Kuyere's Strategy for Extreme Affordability
Innovation that serves the lowest-income families first
If solar electrification is going to reduce poverty in Malawi villages, it needs to be distributed with new electricity and technology business models. In any economic exchange of money and services, the difference in value between the need that the customer has for the service and the cost to the supplier of providing that service is the “surplus value” or profit of the exchange. To reduce poverty, the net surplus value of electricity needs to be maximized, AND most of that surplus needs to go to the customer to increase standards of living. This means that to reduce poverty, solar technology needs to both have a rapidly falling cost, AND profits need to be shared equitably between suppliers and customers. In traditional business, companies focus primarily on maximizing growth and returns to their investors/owners. But this does not reduce poverty because when the suppliers keep the surplus for themselves to maximize growth, they do not leave enough surplus for the customers who need to retain net value to increase their standard of living.
Debt-free affordable solar
Even though there are approximately 45 countries in Sub-Saharan Africa, the vast majority of companies working on solar electrification are focusing on primarily four countries: Kenya, Tanzania, Rwanda, and Uganda. While some of the demand is being satisfied by current efforts and local entrepreneurs, there is a huge population of customers who are largely outside the sphere of operations of current efforts. What Kuyere’s effort does, is develop a business model and custom technologies for those hundreds of millions of potential users that may be falling through the cracks of current efforts.

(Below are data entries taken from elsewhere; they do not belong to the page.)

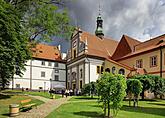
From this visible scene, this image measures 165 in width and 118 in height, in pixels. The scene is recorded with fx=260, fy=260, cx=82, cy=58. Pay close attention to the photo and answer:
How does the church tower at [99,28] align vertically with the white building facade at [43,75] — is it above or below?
above

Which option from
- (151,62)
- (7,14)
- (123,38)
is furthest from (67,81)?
(7,14)

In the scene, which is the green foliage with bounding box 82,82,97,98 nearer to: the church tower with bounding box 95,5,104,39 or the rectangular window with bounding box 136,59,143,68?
the rectangular window with bounding box 136,59,143,68

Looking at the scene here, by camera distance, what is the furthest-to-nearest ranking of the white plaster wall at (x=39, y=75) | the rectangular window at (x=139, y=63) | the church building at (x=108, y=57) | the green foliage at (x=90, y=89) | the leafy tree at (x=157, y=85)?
the white plaster wall at (x=39, y=75)
the rectangular window at (x=139, y=63)
the church building at (x=108, y=57)
the green foliage at (x=90, y=89)
the leafy tree at (x=157, y=85)

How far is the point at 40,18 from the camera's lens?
3056 centimetres

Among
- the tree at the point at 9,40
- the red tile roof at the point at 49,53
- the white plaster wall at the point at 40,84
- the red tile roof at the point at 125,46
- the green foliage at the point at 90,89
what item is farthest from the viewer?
the red tile roof at the point at 49,53

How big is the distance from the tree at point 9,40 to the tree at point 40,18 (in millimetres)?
1992

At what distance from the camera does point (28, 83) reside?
62438 mm

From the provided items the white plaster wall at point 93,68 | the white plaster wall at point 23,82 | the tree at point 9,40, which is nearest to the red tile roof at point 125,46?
the white plaster wall at point 93,68

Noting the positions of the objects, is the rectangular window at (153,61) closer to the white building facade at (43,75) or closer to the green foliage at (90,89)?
the green foliage at (90,89)

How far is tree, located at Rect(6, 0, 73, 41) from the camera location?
29.5 m

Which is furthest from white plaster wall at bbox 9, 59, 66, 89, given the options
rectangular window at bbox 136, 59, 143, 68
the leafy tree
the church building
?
the leafy tree

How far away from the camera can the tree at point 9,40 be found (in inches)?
947

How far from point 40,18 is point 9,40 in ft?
21.6

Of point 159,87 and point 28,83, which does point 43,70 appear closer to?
point 28,83
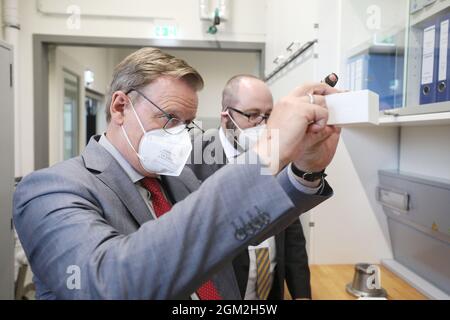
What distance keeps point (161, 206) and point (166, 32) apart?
1.89 m

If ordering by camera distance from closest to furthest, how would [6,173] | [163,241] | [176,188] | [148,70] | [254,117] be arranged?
[163,241]
[148,70]
[176,188]
[254,117]
[6,173]

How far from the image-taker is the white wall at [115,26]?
7.46ft

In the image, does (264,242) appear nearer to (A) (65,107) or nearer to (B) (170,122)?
(B) (170,122)

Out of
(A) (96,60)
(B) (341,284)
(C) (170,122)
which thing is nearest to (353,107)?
(C) (170,122)

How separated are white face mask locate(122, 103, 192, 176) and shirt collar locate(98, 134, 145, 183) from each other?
0.10ft

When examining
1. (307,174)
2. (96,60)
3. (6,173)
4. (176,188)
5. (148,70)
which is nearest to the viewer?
(307,174)

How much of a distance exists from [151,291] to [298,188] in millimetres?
339

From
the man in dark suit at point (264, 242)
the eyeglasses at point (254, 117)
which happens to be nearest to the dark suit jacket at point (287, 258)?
the man in dark suit at point (264, 242)

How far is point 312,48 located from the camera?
129cm

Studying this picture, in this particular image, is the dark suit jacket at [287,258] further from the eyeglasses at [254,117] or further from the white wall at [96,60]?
the white wall at [96,60]

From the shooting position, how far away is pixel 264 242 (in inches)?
44.2

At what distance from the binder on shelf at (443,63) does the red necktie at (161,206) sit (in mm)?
784

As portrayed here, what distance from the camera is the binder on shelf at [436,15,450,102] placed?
2.96 feet
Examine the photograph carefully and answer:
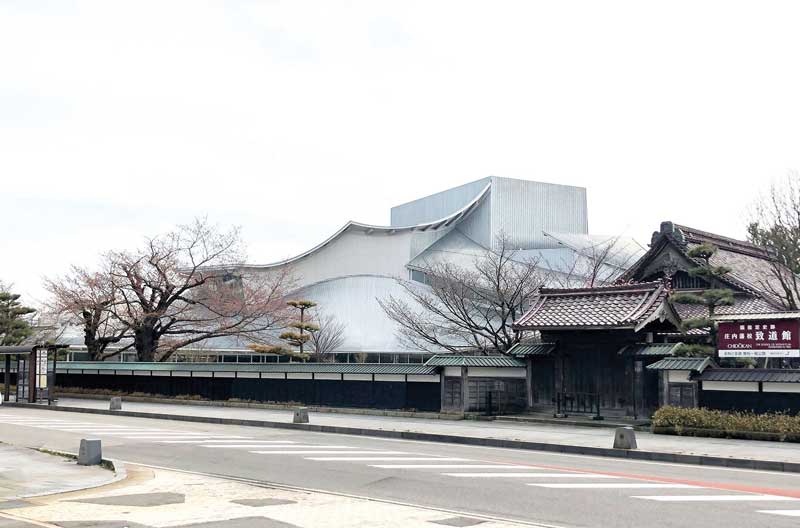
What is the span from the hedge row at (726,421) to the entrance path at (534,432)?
408 millimetres

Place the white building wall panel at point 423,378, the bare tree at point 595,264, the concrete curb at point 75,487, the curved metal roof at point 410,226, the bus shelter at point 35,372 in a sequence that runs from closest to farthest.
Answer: the concrete curb at point 75,487
the white building wall panel at point 423,378
the bus shelter at point 35,372
the bare tree at point 595,264
the curved metal roof at point 410,226

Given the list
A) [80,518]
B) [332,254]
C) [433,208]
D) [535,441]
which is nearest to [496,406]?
[535,441]

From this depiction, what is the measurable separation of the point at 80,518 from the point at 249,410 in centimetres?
2282

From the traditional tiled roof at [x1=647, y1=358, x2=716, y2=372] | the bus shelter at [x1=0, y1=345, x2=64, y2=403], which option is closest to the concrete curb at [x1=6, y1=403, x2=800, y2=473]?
the traditional tiled roof at [x1=647, y1=358, x2=716, y2=372]

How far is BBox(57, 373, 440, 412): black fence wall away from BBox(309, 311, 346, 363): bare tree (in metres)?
15.9

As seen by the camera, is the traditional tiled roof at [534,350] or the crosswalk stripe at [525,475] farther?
the traditional tiled roof at [534,350]

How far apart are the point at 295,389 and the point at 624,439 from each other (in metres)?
18.2

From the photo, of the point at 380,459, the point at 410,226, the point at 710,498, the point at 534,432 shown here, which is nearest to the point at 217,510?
the point at 380,459

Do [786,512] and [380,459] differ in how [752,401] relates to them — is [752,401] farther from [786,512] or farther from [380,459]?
[786,512]

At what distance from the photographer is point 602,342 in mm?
25219

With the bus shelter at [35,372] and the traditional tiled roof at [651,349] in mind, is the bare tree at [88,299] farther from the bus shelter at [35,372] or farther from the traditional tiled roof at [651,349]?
the traditional tiled roof at [651,349]

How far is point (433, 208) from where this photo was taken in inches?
3366

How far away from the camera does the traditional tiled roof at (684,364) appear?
2216 centimetres

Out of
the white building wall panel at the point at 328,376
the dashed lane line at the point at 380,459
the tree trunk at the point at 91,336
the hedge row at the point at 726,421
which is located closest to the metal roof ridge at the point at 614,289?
the hedge row at the point at 726,421
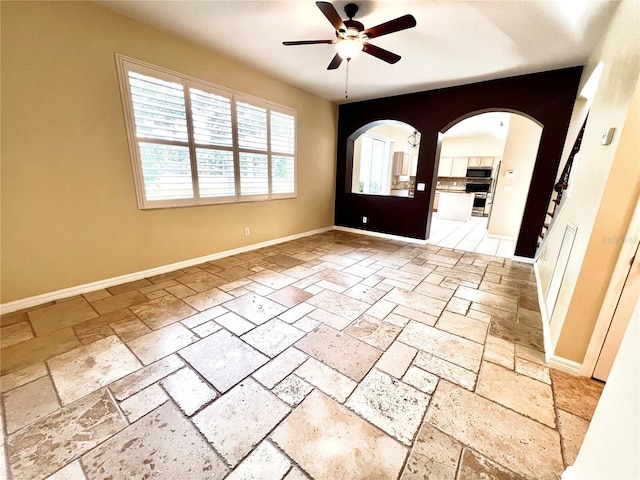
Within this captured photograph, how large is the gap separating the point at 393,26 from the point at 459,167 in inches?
325

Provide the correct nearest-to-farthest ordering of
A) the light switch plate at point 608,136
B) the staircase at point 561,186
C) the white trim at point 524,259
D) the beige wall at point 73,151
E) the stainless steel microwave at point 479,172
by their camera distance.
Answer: the light switch plate at point 608,136 → the beige wall at point 73,151 → the staircase at point 561,186 → the white trim at point 524,259 → the stainless steel microwave at point 479,172

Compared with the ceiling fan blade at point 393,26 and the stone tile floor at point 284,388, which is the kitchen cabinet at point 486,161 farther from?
the ceiling fan blade at point 393,26

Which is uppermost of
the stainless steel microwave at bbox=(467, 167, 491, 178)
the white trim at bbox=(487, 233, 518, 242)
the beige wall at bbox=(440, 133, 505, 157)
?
the beige wall at bbox=(440, 133, 505, 157)

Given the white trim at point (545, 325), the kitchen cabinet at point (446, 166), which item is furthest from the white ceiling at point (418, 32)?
the kitchen cabinet at point (446, 166)

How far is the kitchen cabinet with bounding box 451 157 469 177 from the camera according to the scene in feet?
29.0

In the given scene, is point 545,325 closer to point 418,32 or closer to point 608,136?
point 608,136

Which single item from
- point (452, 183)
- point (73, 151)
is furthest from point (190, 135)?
point (452, 183)

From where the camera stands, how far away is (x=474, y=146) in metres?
8.66

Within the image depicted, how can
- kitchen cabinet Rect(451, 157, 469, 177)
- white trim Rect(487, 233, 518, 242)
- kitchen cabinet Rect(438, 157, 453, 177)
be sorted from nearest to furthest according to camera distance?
1. white trim Rect(487, 233, 518, 242)
2. kitchen cabinet Rect(451, 157, 469, 177)
3. kitchen cabinet Rect(438, 157, 453, 177)

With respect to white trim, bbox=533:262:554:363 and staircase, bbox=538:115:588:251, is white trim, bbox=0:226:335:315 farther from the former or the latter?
staircase, bbox=538:115:588:251

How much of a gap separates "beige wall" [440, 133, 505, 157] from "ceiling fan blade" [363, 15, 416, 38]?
7.19m

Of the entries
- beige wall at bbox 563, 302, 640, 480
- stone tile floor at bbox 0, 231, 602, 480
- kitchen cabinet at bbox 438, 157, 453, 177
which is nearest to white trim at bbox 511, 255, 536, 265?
stone tile floor at bbox 0, 231, 602, 480

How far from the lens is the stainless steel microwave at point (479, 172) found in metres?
8.36

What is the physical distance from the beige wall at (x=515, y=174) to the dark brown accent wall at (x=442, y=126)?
0.94 metres
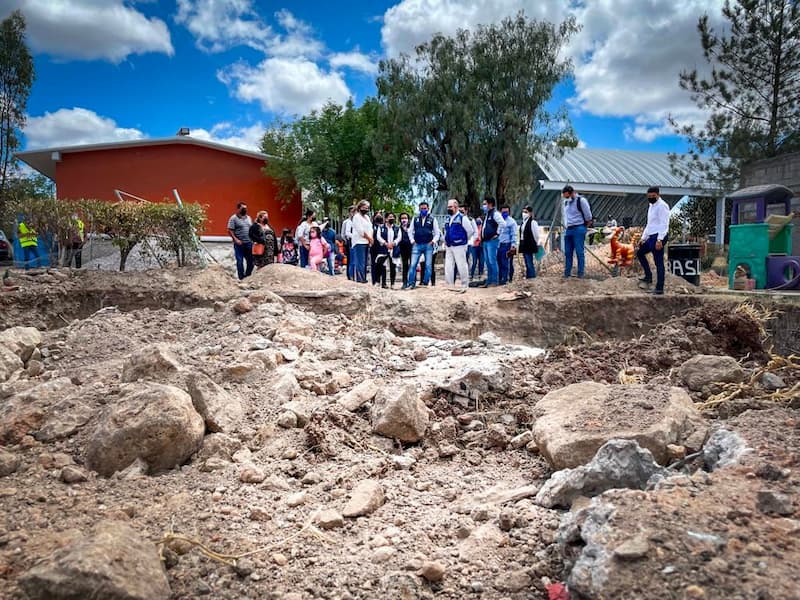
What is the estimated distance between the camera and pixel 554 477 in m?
3.15

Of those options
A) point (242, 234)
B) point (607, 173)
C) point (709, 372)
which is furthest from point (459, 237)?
point (607, 173)

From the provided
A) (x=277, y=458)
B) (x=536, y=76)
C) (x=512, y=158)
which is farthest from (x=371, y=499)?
(x=536, y=76)

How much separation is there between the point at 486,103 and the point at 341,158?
6362 mm

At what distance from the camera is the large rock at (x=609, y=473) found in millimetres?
2820

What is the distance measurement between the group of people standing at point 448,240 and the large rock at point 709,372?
5.76 metres

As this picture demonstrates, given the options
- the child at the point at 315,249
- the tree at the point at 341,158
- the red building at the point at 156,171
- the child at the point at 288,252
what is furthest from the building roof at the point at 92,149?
the child at the point at 315,249

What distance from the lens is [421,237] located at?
10773 millimetres

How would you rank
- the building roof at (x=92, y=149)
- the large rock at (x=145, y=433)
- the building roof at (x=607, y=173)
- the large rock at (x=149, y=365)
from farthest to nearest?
the building roof at (x=607, y=173), the building roof at (x=92, y=149), the large rock at (x=149, y=365), the large rock at (x=145, y=433)

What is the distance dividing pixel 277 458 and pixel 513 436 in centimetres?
176

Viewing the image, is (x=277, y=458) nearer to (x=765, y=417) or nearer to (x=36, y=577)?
(x=36, y=577)

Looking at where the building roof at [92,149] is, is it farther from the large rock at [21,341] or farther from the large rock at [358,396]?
the large rock at [358,396]

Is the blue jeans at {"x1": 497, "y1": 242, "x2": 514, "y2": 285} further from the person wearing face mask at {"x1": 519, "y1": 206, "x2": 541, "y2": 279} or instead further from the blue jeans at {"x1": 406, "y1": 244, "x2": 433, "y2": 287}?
the blue jeans at {"x1": 406, "y1": 244, "x2": 433, "y2": 287}

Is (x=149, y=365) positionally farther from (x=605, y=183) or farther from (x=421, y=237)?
(x=605, y=183)

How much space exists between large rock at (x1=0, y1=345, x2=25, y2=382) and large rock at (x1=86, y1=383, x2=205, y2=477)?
2322 millimetres
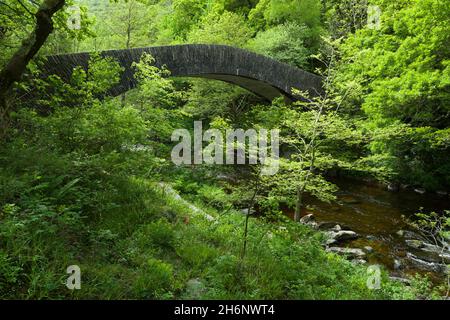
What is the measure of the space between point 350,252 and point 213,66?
399 inches

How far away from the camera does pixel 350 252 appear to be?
356 inches

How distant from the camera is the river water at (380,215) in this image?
888 cm

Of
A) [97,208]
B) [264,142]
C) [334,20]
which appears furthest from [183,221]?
[334,20]

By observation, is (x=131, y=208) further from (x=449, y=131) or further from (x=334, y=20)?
(x=334, y=20)

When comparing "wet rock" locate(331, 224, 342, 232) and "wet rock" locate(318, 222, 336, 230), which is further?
"wet rock" locate(318, 222, 336, 230)

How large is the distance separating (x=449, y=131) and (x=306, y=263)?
801cm

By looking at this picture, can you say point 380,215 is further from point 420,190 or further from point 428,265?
point 420,190

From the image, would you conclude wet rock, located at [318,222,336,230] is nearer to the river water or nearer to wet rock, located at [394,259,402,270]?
the river water

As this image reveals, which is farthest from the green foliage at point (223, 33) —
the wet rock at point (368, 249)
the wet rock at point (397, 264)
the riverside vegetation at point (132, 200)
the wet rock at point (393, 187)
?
the wet rock at point (397, 264)

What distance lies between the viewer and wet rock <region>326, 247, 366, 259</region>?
8834 millimetres

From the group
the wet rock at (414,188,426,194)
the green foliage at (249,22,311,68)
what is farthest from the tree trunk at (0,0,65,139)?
the green foliage at (249,22,311,68)

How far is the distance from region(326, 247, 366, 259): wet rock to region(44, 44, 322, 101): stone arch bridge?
336 inches

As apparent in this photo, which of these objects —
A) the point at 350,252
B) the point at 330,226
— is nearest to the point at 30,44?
the point at 350,252

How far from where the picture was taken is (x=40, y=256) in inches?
137
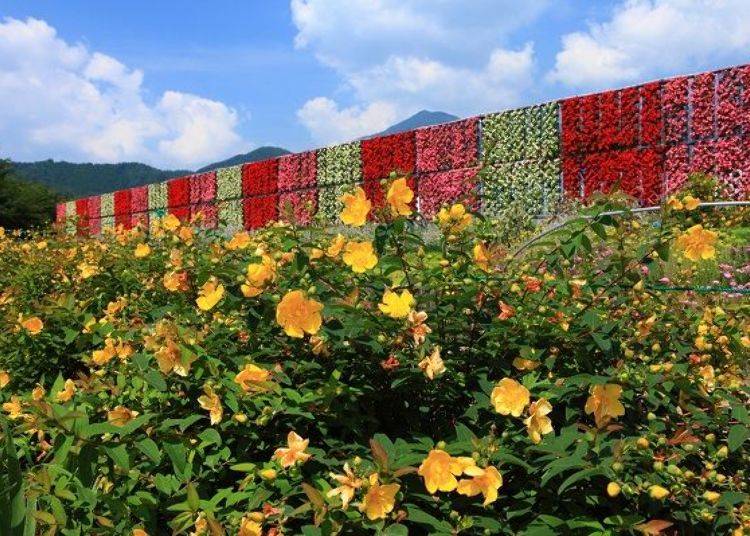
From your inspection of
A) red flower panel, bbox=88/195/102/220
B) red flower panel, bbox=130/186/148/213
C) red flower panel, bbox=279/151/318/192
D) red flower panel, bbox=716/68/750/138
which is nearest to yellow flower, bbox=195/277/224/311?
red flower panel, bbox=716/68/750/138

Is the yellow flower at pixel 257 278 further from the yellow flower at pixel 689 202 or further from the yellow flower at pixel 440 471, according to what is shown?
the yellow flower at pixel 689 202

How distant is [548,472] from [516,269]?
0.98 m

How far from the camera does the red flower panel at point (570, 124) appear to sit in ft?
37.1

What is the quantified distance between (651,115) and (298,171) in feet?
31.6

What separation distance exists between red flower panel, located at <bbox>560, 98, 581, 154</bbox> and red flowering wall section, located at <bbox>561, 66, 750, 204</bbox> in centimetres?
1

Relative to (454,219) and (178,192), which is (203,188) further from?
(454,219)

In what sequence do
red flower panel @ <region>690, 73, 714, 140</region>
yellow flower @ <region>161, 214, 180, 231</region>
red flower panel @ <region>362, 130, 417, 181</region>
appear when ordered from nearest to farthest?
yellow flower @ <region>161, 214, 180, 231</region> < red flower panel @ <region>690, 73, 714, 140</region> < red flower panel @ <region>362, 130, 417, 181</region>

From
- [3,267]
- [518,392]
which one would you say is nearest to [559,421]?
[518,392]

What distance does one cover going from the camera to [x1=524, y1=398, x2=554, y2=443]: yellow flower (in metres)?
1.52

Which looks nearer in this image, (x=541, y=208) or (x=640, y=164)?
(x=640, y=164)

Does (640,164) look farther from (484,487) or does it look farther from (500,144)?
(484,487)

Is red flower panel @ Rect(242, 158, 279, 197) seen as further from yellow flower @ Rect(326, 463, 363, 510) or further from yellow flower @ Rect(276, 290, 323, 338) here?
yellow flower @ Rect(326, 463, 363, 510)

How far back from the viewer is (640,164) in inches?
415

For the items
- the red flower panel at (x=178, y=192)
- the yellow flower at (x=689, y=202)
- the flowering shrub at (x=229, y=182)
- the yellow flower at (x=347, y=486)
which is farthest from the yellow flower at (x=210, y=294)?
the red flower panel at (x=178, y=192)
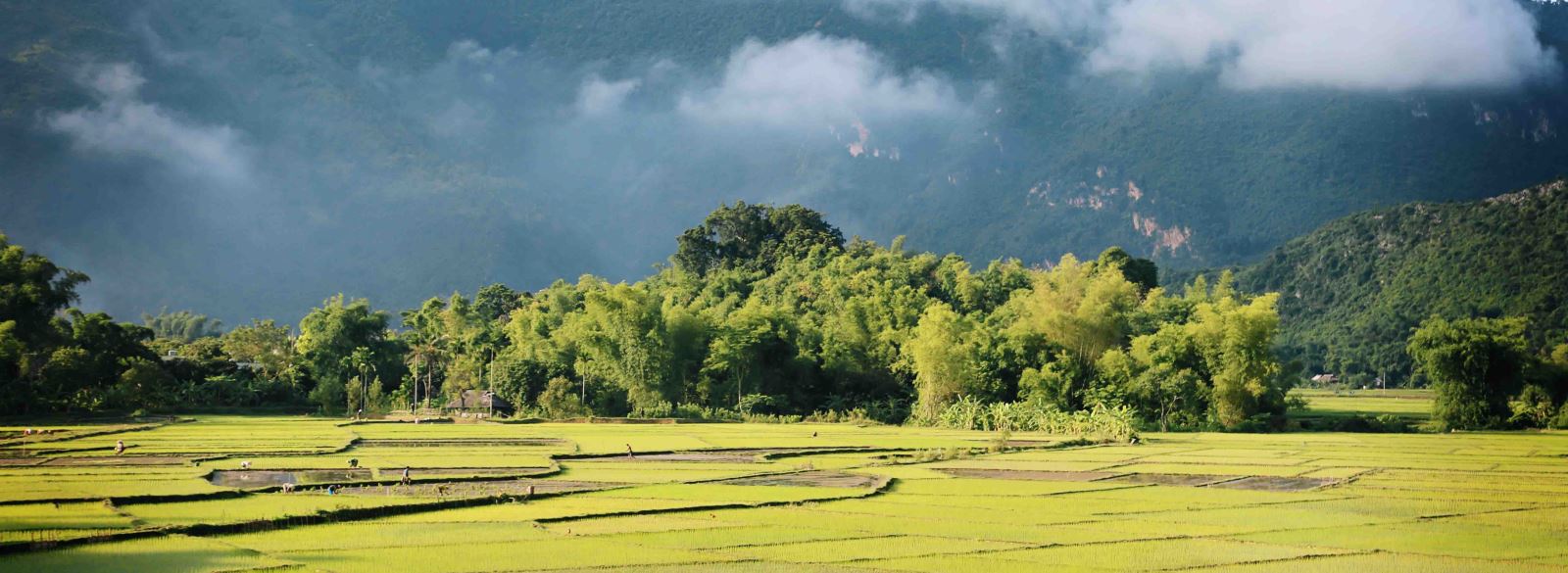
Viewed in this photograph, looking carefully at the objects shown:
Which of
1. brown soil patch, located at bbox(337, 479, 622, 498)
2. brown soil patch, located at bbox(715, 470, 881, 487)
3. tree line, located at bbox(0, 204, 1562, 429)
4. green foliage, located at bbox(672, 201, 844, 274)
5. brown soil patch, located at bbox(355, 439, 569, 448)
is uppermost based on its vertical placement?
green foliage, located at bbox(672, 201, 844, 274)

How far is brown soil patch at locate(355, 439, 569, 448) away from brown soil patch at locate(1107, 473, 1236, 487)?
16860 millimetres

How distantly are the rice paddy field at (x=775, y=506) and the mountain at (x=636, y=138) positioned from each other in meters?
88.1

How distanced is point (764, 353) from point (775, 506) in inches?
1468

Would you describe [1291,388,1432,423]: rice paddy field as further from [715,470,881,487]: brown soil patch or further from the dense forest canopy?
[715,470,881,487]: brown soil patch

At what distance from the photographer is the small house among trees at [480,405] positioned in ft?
195

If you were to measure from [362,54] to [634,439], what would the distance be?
155 meters

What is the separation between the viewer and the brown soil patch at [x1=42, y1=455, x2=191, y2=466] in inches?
1152

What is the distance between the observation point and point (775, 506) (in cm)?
2294

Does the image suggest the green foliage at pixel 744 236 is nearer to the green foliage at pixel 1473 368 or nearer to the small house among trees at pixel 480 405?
the small house among trees at pixel 480 405

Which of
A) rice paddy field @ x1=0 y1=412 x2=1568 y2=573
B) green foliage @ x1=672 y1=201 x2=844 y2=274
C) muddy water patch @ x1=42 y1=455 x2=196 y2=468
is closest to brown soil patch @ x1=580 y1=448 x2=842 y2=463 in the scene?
rice paddy field @ x1=0 y1=412 x2=1568 y2=573

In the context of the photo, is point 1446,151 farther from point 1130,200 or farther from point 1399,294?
point 1399,294

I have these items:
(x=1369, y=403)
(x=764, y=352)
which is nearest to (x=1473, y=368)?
(x=1369, y=403)

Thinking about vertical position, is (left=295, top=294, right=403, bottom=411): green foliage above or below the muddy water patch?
above

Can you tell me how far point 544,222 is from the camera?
153750mm
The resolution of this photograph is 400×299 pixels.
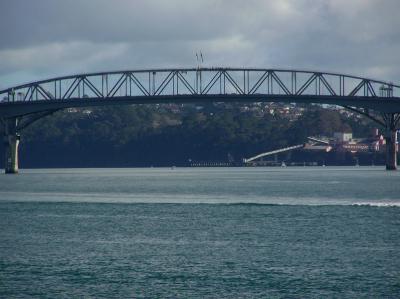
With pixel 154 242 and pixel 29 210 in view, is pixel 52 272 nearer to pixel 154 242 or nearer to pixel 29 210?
pixel 154 242

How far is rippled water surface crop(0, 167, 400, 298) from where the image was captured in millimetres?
45781

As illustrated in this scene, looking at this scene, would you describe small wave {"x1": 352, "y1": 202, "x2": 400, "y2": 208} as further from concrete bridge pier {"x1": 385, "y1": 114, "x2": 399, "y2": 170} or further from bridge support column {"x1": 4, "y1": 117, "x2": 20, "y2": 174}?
bridge support column {"x1": 4, "y1": 117, "x2": 20, "y2": 174}

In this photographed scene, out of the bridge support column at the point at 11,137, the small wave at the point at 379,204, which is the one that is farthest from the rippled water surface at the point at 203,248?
the bridge support column at the point at 11,137

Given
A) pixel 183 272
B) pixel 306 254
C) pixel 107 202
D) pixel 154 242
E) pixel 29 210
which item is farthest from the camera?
pixel 107 202

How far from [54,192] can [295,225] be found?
48.6 m

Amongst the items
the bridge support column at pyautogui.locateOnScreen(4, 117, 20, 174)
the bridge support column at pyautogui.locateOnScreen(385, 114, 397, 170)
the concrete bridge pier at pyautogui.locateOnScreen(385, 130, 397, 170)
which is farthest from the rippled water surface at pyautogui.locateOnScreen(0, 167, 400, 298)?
the bridge support column at pyautogui.locateOnScreen(4, 117, 20, 174)

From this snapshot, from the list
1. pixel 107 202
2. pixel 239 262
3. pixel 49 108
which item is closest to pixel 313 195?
pixel 107 202

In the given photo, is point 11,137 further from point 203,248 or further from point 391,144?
point 203,248

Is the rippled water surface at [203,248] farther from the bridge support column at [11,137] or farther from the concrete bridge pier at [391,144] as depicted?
the bridge support column at [11,137]

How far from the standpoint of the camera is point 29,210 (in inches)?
3354

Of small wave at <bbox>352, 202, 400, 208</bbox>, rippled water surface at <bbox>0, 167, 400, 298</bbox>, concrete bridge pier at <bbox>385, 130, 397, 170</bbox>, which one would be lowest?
rippled water surface at <bbox>0, 167, 400, 298</bbox>

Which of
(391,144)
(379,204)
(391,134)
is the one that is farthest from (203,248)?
(391,144)

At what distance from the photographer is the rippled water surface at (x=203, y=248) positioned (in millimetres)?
45781

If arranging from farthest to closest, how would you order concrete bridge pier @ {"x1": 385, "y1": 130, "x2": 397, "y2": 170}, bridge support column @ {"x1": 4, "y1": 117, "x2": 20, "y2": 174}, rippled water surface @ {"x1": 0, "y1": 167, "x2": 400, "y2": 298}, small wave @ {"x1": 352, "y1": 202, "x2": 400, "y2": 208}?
bridge support column @ {"x1": 4, "y1": 117, "x2": 20, "y2": 174} → concrete bridge pier @ {"x1": 385, "y1": 130, "x2": 397, "y2": 170} → small wave @ {"x1": 352, "y1": 202, "x2": 400, "y2": 208} → rippled water surface @ {"x1": 0, "y1": 167, "x2": 400, "y2": 298}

We think we can do better than the other folks in terms of providing a better and more affordable solution that is relevant and feasible for a larger number of Malawi’s lowest-income customers. Note that the fact that we are trying to make a solution that is affordable for lower income countries and customers is not a criticism of projects and efforts that are targeting middle-income households and countries. It is simply because our venture has a moral focus (to help as many people as possible with limited funds), we have to reach greater levels of affordability than other suppliers. Some companies are charging approximately $10/month and $21/month respectively (according to news reports), whereas the solution we provide to households in Malawi scale down to an entry level system of only $2/month. The difference between a $2/month solution and a $10/month solution is very important for the lowest income customers.
Solar-electric cooking NOW!
“Last-forever” solar electricity that replaces batteries with capacitors
Capacitors make very-long-lasting solar home systems possible. Capacitors can last 10 years or more, but batteries do not. By using capacitors, we can provide solar electricity for even the lowest income customers because subsidized solar systems do not have to be replaced. When supporters know their financial contribution will have a greater long-term impact on the life of a low-income family; it is easier to get sponsors to support solar energy justice.